*** Given entries ***

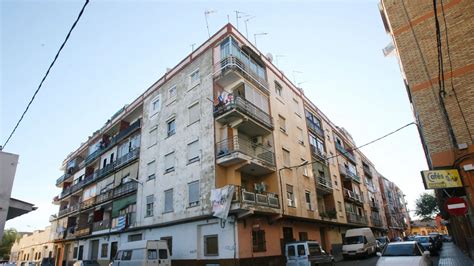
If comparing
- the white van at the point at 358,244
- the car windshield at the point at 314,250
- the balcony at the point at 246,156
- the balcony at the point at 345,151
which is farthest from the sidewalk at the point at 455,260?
the balcony at the point at 345,151

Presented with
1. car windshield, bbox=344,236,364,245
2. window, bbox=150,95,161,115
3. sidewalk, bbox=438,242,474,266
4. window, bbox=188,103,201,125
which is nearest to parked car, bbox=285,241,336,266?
sidewalk, bbox=438,242,474,266

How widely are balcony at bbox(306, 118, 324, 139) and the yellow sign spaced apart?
19.0 m

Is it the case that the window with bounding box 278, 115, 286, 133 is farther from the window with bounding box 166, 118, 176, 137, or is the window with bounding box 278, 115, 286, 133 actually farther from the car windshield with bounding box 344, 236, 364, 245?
the car windshield with bounding box 344, 236, 364, 245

***

**Task prompt**
Return every line of the listing above unchanged, leaving out the pictures.

**Output of the exercise**
If comparing
- the white van at the point at 358,244
- the car windshield at the point at 314,250
- the balcony at the point at 246,156
- the balcony at the point at 345,151
which is farthest from the sidewalk at the point at 455,260?
the balcony at the point at 345,151

Presented with
1. car windshield, bbox=344,236,364,245
2. window, bbox=150,95,161,115
3. sidewalk, bbox=438,242,474,266
4. window, bbox=188,103,201,125
which is nearest to parked car, bbox=285,241,336,266?
sidewalk, bbox=438,242,474,266

How widely are balcony at bbox(306, 118, 324, 139) and the yellow sign spaced apart?
19.0 m

Is it the case that the window with bounding box 278, 115, 286, 133 is farther from the window with bounding box 166, 118, 176, 137, or is the window with bounding box 278, 115, 286, 133 actually farther from the car windshield with bounding box 344, 236, 364, 245?
the car windshield with bounding box 344, 236, 364, 245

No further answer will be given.